DOCUMENT EXTRACT:

D. Employers must provide sick leave either: 1) by providing the entire 48 hours to an Employee at the beginning of each year of employment, calendar year, or 12-month period; or 2) by providing the Employee one hour of sick leave per every 30 hours worked.
E. Employees will be entitled to take up to 48 hours of sick leave in each year of employment, calendar year, or 12-month period. Accrued unused paid sick leave shall carry over to the following year of employment and may be capped at 72 hours. An Employer may set a higher cap or no cap at all.
F. If an Employer has a paid leave or paid time off policy or provides payment for compensated time off, that is equal to or no less than 48 hours, no additional time is required.
G. An Employer shall provide paid sick leave upon the oral or written request of an Employee for themselves or a family member, as defined by California Labor Code Sections 246.5(a) and 245.5(c), or for any individual related by blood or affinity whose close association with the employee is the equivalent of a family relationship. An Employer may require an Employee to provide reasonable documentation of an absence from work for which paid sick leave is or will be used.
H. An Employer is not required to provide compensation to an Employee for accrued or unused sick days upon termination, resignation, retirement, or other separation from employment.
I. If an Employee separates from an Employer and is rehired by the Employer within one year from the date of separation, previously accrued and unused paid sick time shall be reinstated.
Federal Overtime Rule Published
The U.S. Department of Labor (DOL) announced the highly anticipated federal overtime rule under the Fair Labor Standards Act (FLSA). The final rule is effective December 1, 2016.
The final rule changes the salary level that must be met before an employee can be exempt from overtime under one of the so-called white-collar exemptions (executive, administrative and professional).
The minimum salary threshold will increase to $913 per week, $47,476 annually for a full-time worker. An employee paid less than this threshold amount will be guaranteed overtime pay. This threshold is higher than California’s minimum annual salary threshold for the white-collar exemptions, which is currently $41,600.
Effective December 1, an employee will need to meet the higher federal salary threshold of $913 per week to be classified as exempt under both California and federal law. California employees must continue to meet California’s strict duties test, in addition to the salary test.
Employers have options to respond to the federal overtime rule, including: (1) raising employees’ salaries to meet the new threshold; or (2) reclassifying positions to nonexempt and paying overtime and complying with other rules, such as meal- and rest-break requirements, that govern nonexempt employees.

ENTRIES PROVIDED:
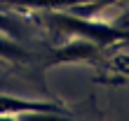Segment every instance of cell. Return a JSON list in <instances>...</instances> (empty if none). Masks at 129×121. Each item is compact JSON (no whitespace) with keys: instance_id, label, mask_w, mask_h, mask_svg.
<instances>
[{"instance_id":"1","label":"cell","mask_w":129,"mask_h":121,"mask_svg":"<svg viewBox=\"0 0 129 121\" xmlns=\"http://www.w3.org/2000/svg\"><path fill=\"white\" fill-rule=\"evenodd\" d=\"M47 21L54 28L63 30V33H73V35H80L85 40H92L96 44H108V42H115V40H122V37H129V33L120 28H108L103 24H94V21H85V19H78L73 14H66V12H52Z\"/></svg>"},{"instance_id":"2","label":"cell","mask_w":129,"mask_h":121,"mask_svg":"<svg viewBox=\"0 0 129 121\" xmlns=\"http://www.w3.org/2000/svg\"><path fill=\"white\" fill-rule=\"evenodd\" d=\"M59 110L61 107H56L52 102H31V100L0 96V114H10V112H17V114H24V112H59Z\"/></svg>"},{"instance_id":"3","label":"cell","mask_w":129,"mask_h":121,"mask_svg":"<svg viewBox=\"0 0 129 121\" xmlns=\"http://www.w3.org/2000/svg\"><path fill=\"white\" fill-rule=\"evenodd\" d=\"M3 2H14V5H26V7H38V10H56V7H73L87 0H3Z\"/></svg>"},{"instance_id":"4","label":"cell","mask_w":129,"mask_h":121,"mask_svg":"<svg viewBox=\"0 0 129 121\" xmlns=\"http://www.w3.org/2000/svg\"><path fill=\"white\" fill-rule=\"evenodd\" d=\"M24 121H73V119L59 116L56 112H24Z\"/></svg>"},{"instance_id":"5","label":"cell","mask_w":129,"mask_h":121,"mask_svg":"<svg viewBox=\"0 0 129 121\" xmlns=\"http://www.w3.org/2000/svg\"><path fill=\"white\" fill-rule=\"evenodd\" d=\"M0 121H14V119H10L7 114H0Z\"/></svg>"},{"instance_id":"6","label":"cell","mask_w":129,"mask_h":121,"mask_svg":"<svg viewBox=\"0 0 129 121\" xmlns=\"http://www.w3.org/2000/svg\"><path fill=\"white\" fill-rule=\"evenodd\" d=\"M124 70H127V72H129V65H124Z\"/></svg>"}]
</instances>
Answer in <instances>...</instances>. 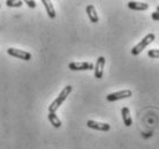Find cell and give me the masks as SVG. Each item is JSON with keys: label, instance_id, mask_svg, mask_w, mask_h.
<instances>
[{"label": "cell", "instance_id": "1", "mask_svg": "<svg viewBox=\"0 0 159 149\" xmlns=\"http://www.w3.org/2000/svg\"><path fill=\"white\" fill-rule=\"evenodd\" d=\"M72 90H73L72 86H66V87L61 90V93L59 94V96L57 97L56 100L51 103V105L48 106V112H57V110L59 109L60 105L66 101V98L69 96V94L72 93Z\"/></svg>", "mask_w": 159, "mask_h": 149}, {"label": "cell", "instance_id": "2", "mask_svg": "<svg viewBox=\"0 0 159 149\" xmlns=\"http://www.w3.org/2000/svg\"><path fill=\"white\" fill-rule=\"evenodd\" d=\"M155 40H156V35H155V34H152V32H151V34H148L147 36L144 37L143 40L139 42V44L135 45L134 48L131 49V54H133V56H139V53L142 52L144 49L147 48L148 45L151 44V43Z\"/></svg>", "mask_w": 159, "mask_h": 149}, {"label": "cell", "instance_id": "3", "mask_svg": "<svg viewBox=\"0 0 159 149\" xmlns=\"http://www.w3.org/2000/svg\"><path fill=\"white\" fill-rule=\"evenodd\" d=\"M131 95H133L131 90L125 89V90H120V91H116V93L108 94L107 96H106V100L108 102H114V101H119V100H123V98H128Z\"/></svg>", "mask_w": 159, "mask_h": 149}, {"label": "cell", "instance_id": "4", "mask_svg": "<svg viewBox=\"0 0 159 149\" xmlns=\"http://www.w3.org/2000/svg\"><path fill=\"white\" fill-rule=\"evenodd\" d=\"M7 53L9 56L15 57V58H19V59H22V60L25 61H29L31 59V53L23 51V50H19V49L15 48H9L7 50Z\"/></svg>", "mask_w": 159, "mask_h": 149}, {"label": "cell", "instance_id": "5", "mask_svg": "<svg viewBox=\"0 0 159 149\" xmlns=\"http://www.w3.org/2000/svg\"><path fill=\"white\" fill-rule=\"evenodd\" d=\"M68 67L72 71H92L95 68V65L92 63L83 61V63H70Z\"/></svg>", "mask_w": 159, "mask_h": 149}, {"label": "cell", "instance_id": "6", "mask_svg": "<svg viewBox=\"0 0 159 149\" xmlns=\"http://www.w3.org/2000/svg\"><path fill=\"white\" fill-rule=\"evenodd\" d=\"M87 126L89 128L97 129V131H103V132H107L111 129V126L106 124V123H100V121H95V120H88Z\"/></svg>", "mask_w": 159, "mask_h": 149}, {"label": "cell", "instance_id": "7", "mask_svg": "<svg viewBox=\"0 0 159 149\" xmlns=\"http://www.w3.org/2000/svg\"><path fill=\"white\" fill-rule=\"evenodd\" d=\"M104 66H105V58L103 56L98 57V59L96 61L95 65V77L96 79H102L104 74Z\"/></svg>", "mask_w": 159, "mask_h": 149}, {"label": "cell", "instance_id": "8", "mask_svg": "<svg viewBox=\"0 0 159 149\" xmlns=\"http://www.w3.org/2000/svg\"><path fill=\"white\" fill-rule=\"evenodd\" d=\"M85 11H87L88 16H89V19H90V21H91L92 23H98V22H99V17H98L97 11H96V8L93 5H88L87 8H85Z\"/></svg>", "mask_w": 159, "mask_h": 149}, {"label": "cell", "instance_id": "9", "mask_svg": "<svg viewBox=\"0 0 159 149\" xmlns=\"http://www.w3.org/2000/svg\"><path fill=\"white\" fill-rule=\"evenodd\" d=\"M128 7L133 11H147L149 8V5L147 2H141V1H129Z\"/></svg>", "mask_w": 159, "mask_h": 149}, {"label": "cell", "instance_id": "10", "mask_svg": "<svg viewBox=\"0 0 159 149\" xmlns=\"http://www.w3.org/2000/svg\"><path fill=\"white\" fill-rule=\"evenodd\" d=\"M121 114H122L123 124L127 126V127L131 126V124H133V119H131V116H130V111H129V109H128L127 106H125V108L121 109Z\"/></svg>", "mask_w": 159, "mask_h": 149}, {"label": "cell", "instance_id": "11", "mask_svg": "<svg viewBox=\"0 0 159 149\" xmlns=\"http://www.w3.org/2000/svg\"><path fill=\"white\" fill-rule=\"evenodd\" d=\"M42 4L44 5V7L46 9L48 15L50 16L51 19H54V17H56V9H54L51 1H48V0H42Z\"/></svg>", "mask_w": 159, "mask_h": 149}, {"label": "cell", "instance_id": "12", "mask_svg": "<svg viewBox=\"0 0 159 149\" xmlns=\"http://www.w3.org/2000/svg\"><path fill=\"white\" fill-rule=\"evenodd\" d=\"M48 120H50V123H51L52 125L54 126L56 128H59L60 126H61V120L58 118V116L56 114V112H48Z\"/></svg>", "mask_w": 159, "mask_h": 149}, {"label": "cell", "instance_id": "13", "mask_svg": "<svg viewBox=\"0 0 159 149\" xmlns=\"http://www.w3.org/2000/svg\"><path fill=\"white\" fill-rule=\"evenodd\" d=\"M6 5L8 7H21L23 5V1H21V0H7Z\"/></svg>", "mask_w": 159, "mask_h": 149}, {"label": "cell", "instance_id": "14", "mask_svg": "<svg viewBox=\"0 0 159 149\" xmlns=\"http://www.w3.org/2000/svg\"><path fill=\"white\" fill-rule=\"evenodd\" d=\"M148 56L150 57V58H159V50L158 49H153V50H149V52H148Z\"/></svg>", "mask_w": 159, "mask_h": 149}, {"label": "cell", "instance_id": "15", "mask_svg": "<svg viewBox=\"0 0 159 149\" xmlns=\"http://www.w3.org/2000/svg\"><path fill=\"white\" fill-rule=\"evenodd\" d=\"M23 4H27L30 8H35V7H36V1H34V0H25Z\"/></svg>", "mask_w": 159, "mask_h": 149}, {"label": "cell", "instance_id": "16", "mask_svg": "<svg viewBox=\"0 0 159 149\" xmlns=\"http://www.w3.org/2000/svg\"><path fill=\"white\" fill-rule=\"evenodd\" d=\"M152 19L155 21H159V13L158 12H153L152 13Z\"/></svg>", "mask_w": 159, "mask_h": 149}, {"label": "cell", "instance_id": "17", "mask_svg": "<svg viewBox=\"0 0 159 149\" xmlns=\"http://www.w3.org/2000/svg\"><path fill=\"white\" fill-rule=\"evenodd\" d=\"M156 12H158V13H159V5L157 6V11H156Z\"/></svg>", "mask_w": 159, "mask_h": 149}]
</instances>
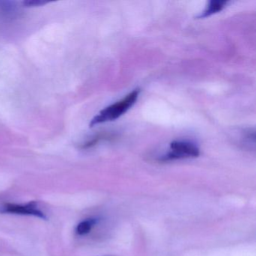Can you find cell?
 <instances>
[{"instance_id": "cell-3", "label": "cell", "mask_w": 256, "mask_h": 256, "mask_svg": "<svg viewBox=\"0 0 256 256\" xmlns=\"http://www.w3.org/2000/svg\"><path fill=\"white\" fill-rule=\"evenodd\" d=\"M1 214H18V215L32 216L38 218L46 220V214L38 208V204L36 202H31L26 204H5L0 206Z\"/></svg>"}, {"instance_id": "cell-7", "label": "cell", "mask_w": 256, "mask_h": 256, "mask_svg": "<svg viewBox=\"0 0 256 256\" xmlns=\"http://www.w3.org/2000/svg\"><path fill=\"white\" fill-rule=\"evenodd\" d=\"M42 4H44V2H36V1H34V2H24V5L28 6H40L42 5Z\"/></svg>"}, {"instance_id": "cell-4", "label": "cell", "mask_w": 256, "mask_h": 256, "mask_svg": "<svg viewBox=\"0 0 256 256\" xmlns=\"http://www.w3.org/2000/svg\"><path fill=\"white\" fill-rule=\"evenodd\" d=\"M227 1H221V0H212L210 2L208 8L200 14L198 16V18H204L209 17L212 14L221 12L223 8L227 5Z\"/></svg>"}, {"instance_id": "cell-2", "label": "cell", "mask_w": 256, "mask_h": 256, "mask_svg": "<svg viewBox=\"0 0 256 256\" xmlns=\"http://www.w3.org/2000/svg\"><path fill=\"white\" fill-rule=\"evenodd\" d=\"M200 154L198 148L194 144L186 140H175L170 144V150L162 156V162L182 158H196Z\"/></svg>"}, {"instance_id": "cell-6", "label": "cell", "mask_w": 256, "mask_h": 256, "mask_svg": "<svg viewBox=\"0 0 256 256\" xmlns=\"http://www.w3.org/2000/svg\"><path fill=\"white\" fill-rule=\"evenodd\" d=\"M96 222V218H88V220L80 222L76 227V233L78 235L86 234L92 230Z\"/></svg>"}, {"instance_id": "cell-1", "label": "cell", "mask_w": 256, "mask_h": 256, "mask_svg": "<svg viewBox=\"0 0 256 256\" xmlns=\"http://www.w3.org/2000/svg\"><path fill=\"white\" fill-rule=\"evenodd\" d=\"M140 90L136 89L132 92L128 94L125 98L120 101L116 102L114 104L108 106V107L102 110L91 121L90 126L102 124V122H110L122 116L127 110H130L134 103L137 102L140 94Z\"/></svg>"}, {"instance_id": "cell-5", "label": "cell", "mask_w": 256, "mask_h": 256, "mask_svg": "<svg viewBox=\"0 0 256 256\" xmlns=\"http://www.w3.org/2000/svg\"><path fill=\"white\" fill-rule=\"evenodd\" d=\"M116 138V134L112 132H102L92 138L89 142L83 145V148H90L95 146L97 144L102 140H114Z\"/></svg>"}]
</instances>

JOB 1: According to the text on sick leave and the federal overtime rule, what weekly salary must an employee be paid to be classified as exempt under the new federal threshold?
JOB 2: Continue the text on sick leave and the federal overtime rule, starting after its final sentence.

EXPECTED OUTPUT 1: $913 per week ($47,476 annually for a full-time worker).

EXPECTED OUTPUT 2:
Employers who reclassify employees should make sure that the newly nonexempt employees understand California-specific rules, such as rules on meal and rest breaks and timekeeping.
Employers concerned about limiting overtime will also need to plan ahead. Navigating the terrain between California and federal rules can be complicated. Employers must comply with the law that gives the most protection to the employee.
Poor Recordkeeping Increases Overtime Liability
A recent U.S. Supreme Court decision highlights one of the many dangers of not keeping proper records of time worked and wages paid: you might not be able to defend yourself if you’re sued by employees who claim you didn’t pay them the right amount.
The Supreme Court upheld a $5.8 million verdict for unpaid overtime against a large food company. The underlying case involved workers in a pork-processing plant in Iowa who claimed that time spent “donning and doffing” (changing into required protective clothes/gear), washing up and walking to and from their work stations lengthened their workweek and entitled them to overtime pay.
The company didn’t keep complete and adequate time and pay records, so the Court allowed the workers to use an expert’s averaging and statistics to show they weren’t paid the right amount.
Remember, California employers are required by law to keep accurate time and payroll records, and there are penalties for failing to do so.
Workplace Safety Corner
Safety in the workplace has received much attention!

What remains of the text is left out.